*Task details:* Where a line of the records holds the string "images", copy that line.

Stored items

☆ ☆ ☆

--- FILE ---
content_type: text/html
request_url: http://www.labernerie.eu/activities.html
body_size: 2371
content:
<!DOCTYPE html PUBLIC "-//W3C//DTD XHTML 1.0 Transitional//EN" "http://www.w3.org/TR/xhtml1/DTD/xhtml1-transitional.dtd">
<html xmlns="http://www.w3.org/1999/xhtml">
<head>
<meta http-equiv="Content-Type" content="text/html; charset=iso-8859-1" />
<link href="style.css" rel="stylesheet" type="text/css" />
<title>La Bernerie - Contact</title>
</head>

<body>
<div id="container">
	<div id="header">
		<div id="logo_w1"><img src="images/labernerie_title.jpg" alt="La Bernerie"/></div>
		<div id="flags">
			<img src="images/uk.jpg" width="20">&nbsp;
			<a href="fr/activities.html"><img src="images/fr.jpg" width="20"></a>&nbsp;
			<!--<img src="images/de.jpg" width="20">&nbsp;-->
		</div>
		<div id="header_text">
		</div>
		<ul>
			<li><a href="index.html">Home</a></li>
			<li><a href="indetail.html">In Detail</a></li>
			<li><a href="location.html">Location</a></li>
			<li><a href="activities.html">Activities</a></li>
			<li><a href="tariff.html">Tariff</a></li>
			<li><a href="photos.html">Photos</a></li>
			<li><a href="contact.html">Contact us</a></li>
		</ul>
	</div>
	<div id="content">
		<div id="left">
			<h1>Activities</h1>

☆ ☆ ☆

*Answer box:*
		<div id="logo_w1"><img src="images/labernerie_title.jpg" alt="La Bernerie"/></div>
			<img src="images/uk.jpg" width="20">&nbsp;
			<a href="fr/activities.html"><img src="images/fr.jpg" width="20"></a>&nbsp;
			<!--<img src="images/de.jpg" width="20">&nbsp;-->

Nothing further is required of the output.